I Wish is a Japanese film directed by the widely acclaimed director, Hirokazu Koreeda. The film centres around two young brothers who are separated from each other due to their parent’s divorce. The brothers hears of a rumour that the power of two high-speed trains passing each other can make wishes come true, so they venture out to that focal point in order to make their dream of uniting the family come true. This is a tender, delicate film from one of the greatest directing talents out there at the moment.
Pather Panchali, directed by Satyajit Ray, is a 1955 Bengali drama film based on the Bibhutibhushan Bandopadhyay’s novel of the same name. The film is followed by two sequels, Aparajito and then Apur Sansar, in the highly acclaimed ‘Apu Trilogy’, which is often considered to be one of the greatest film trilogies of all time. The first part, Pather Panchali, tells the delicate touching story of Apu’s early impoverish childhood life, and the difficult circumstances his family faces as he grows up. They don’t make many films like this anymore.
Oasis is the third South Korean feature film to be directed by Lee Chang-dong. The film tells the story of an unconventional romance between a mildly mentally disabled man and a severely disabled woman with cerebral palsy. Oasis is not an easy watch by any means, and many will find it far too uncomfortable to enjoy, but you will be hard-pressed to find a love story as touching or as harrowing as this one. This is a terrific film and features an utterly mesmerising performance from Moon So-ri, who is completely convincing in her role.
Centre Stage, directed by Stanley Kwan, tells the tragic true story of one of China’s first movie star, Ruan Lingyu. Ruan was born in 1910 to a working-class family and began acting when she was 16. Despite having a successful career as a silent movie actress, she faced personal problems and committed suicide at the age of 25 when the tabloids began publishing stories about her private life. Maggie Cheung gives a magnificent performance as Ruan, in this delicate and moving biopic about one of China’s most iconic screen figures.
Vertigo is just one of Alfred Hitchcock’s many masterpieces. Last year it was named the greatest film of all time in the once a decade Sight & Sound poll, beating Citizen Kane which topped the poll for the previous five decades. Vertigo tells the story of a retired detective who suffers from acrophobia. When he is persuaded by an old friend to take on a new case, he becomes dangerously obsessed with the woman he is supposed to be investigating. Vertigo is a perfect demonstration as to why exactly Hitchcock is called the ‘Master of Suspense’.
There are many great Chaplin films out there, but City Lights is my favourite. Like most of Chaplin’s films, the plot centres around the Tramp, a clumsy but well-mannered vagrant. In City Lights, the Tramp meets a blind girl selling flowers who mistakes him to be rich. The Tramp falls in love with the girl, so decides to do what he can to help. City Lights is an undoubtedly funny film, the boxing scene being one of the funniest sequences of all time, however it is the heartfelt moments and the touching relationship between the two characters which makes this film so great. There are very few perfect films, but this is one of them.

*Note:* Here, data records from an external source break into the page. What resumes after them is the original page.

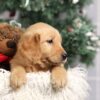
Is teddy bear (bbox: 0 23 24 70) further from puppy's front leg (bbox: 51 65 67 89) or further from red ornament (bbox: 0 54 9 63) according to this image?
puppy's front leg (bbox: 51 65 67 89)

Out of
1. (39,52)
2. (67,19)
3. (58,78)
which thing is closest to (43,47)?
(39,52)

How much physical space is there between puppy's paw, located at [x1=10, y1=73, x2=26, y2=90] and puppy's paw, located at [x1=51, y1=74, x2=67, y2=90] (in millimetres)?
92

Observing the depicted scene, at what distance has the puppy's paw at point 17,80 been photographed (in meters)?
1.02

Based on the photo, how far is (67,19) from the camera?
196 cm

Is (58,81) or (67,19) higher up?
(67,19)

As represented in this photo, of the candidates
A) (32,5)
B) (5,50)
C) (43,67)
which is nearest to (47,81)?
(43,67)

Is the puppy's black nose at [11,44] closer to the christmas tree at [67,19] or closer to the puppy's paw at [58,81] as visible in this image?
the puppy's paw at [58,81]

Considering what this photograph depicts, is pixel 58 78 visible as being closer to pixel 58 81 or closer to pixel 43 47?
pixel 58 81

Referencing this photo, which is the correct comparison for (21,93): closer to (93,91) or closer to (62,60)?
(62,60)

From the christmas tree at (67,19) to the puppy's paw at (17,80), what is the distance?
71 cm

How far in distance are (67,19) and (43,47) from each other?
89 cm

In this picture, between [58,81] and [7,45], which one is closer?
[58,81]

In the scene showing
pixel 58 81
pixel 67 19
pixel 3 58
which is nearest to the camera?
pixel 58 81

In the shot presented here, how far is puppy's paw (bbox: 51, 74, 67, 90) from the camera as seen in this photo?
102cm
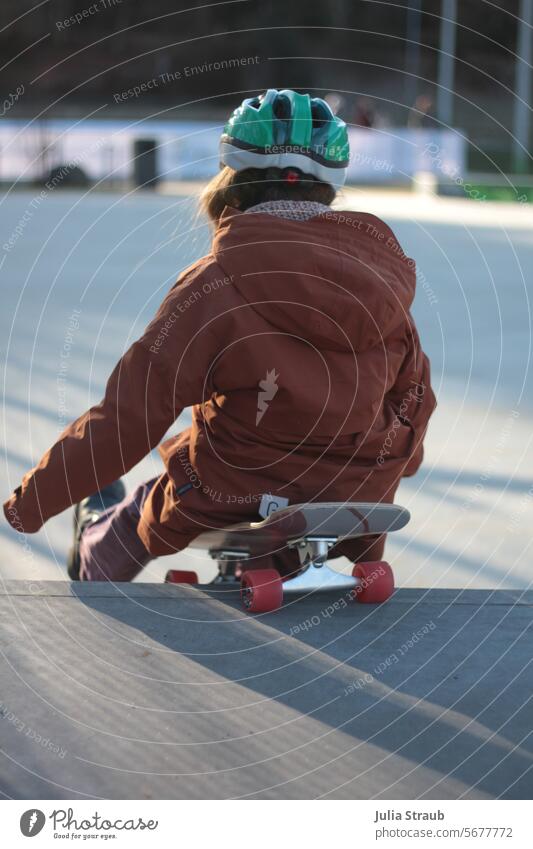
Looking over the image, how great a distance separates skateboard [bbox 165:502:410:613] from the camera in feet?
7.48

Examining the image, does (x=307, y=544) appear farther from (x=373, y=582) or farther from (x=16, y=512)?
(x=16, y=512)

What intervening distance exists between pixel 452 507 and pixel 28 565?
165 centimetres

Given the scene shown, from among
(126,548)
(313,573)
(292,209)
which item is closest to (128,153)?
(126,548)

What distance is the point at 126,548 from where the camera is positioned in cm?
278

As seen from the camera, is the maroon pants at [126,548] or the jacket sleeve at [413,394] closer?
the jacket sleeve at [413,394]

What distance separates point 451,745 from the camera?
2.00m

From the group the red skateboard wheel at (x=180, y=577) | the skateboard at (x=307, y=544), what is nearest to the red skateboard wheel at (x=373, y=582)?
the skateboard at (x=307, y=544)

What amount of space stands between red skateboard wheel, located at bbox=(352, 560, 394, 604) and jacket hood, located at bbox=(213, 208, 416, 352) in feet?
1.70

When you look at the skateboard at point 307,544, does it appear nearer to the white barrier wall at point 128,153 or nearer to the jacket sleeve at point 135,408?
the jacket sleeve at point 135,408

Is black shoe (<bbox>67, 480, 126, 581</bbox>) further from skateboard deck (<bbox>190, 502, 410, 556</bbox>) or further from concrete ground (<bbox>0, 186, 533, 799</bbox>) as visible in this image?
skateboard deck (<bbox>190, 502, 410, 556</bbox>)

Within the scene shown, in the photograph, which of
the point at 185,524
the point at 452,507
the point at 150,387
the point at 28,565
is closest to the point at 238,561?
the point at 185,524

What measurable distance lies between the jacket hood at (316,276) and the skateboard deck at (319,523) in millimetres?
336

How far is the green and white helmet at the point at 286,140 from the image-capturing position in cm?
243

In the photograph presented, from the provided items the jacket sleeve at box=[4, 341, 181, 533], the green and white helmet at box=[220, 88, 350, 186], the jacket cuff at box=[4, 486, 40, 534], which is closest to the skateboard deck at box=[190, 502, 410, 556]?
the jacket sleeve at box=[4, 341, 181, 533]
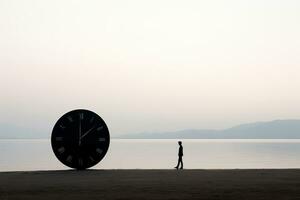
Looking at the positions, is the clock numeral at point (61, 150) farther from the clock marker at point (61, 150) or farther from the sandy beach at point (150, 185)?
the sandy beach at point (150, 185)

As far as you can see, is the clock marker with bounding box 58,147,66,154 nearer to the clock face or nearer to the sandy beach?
the clock face

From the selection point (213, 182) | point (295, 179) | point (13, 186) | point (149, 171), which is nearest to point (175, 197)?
point (213, 182)

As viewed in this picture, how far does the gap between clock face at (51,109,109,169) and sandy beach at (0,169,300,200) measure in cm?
103

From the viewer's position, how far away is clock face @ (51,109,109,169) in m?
26.1

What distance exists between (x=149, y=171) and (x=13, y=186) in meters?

If I were to recommend one Hong Kong film to you, In the Mood for Love would be it. Directed by Wong Kar-wai and starring Tony Leung and Maggie Cheung, In the Mood for Love tells the story of two neighbours who develops a close relationship when they suspect their spouses of having an affair. What makes this film so great, is the terrific performances from the two leads, the lavish cinematography and the melancholic atmosphere that pierces the heart. Easily one of my favourite films.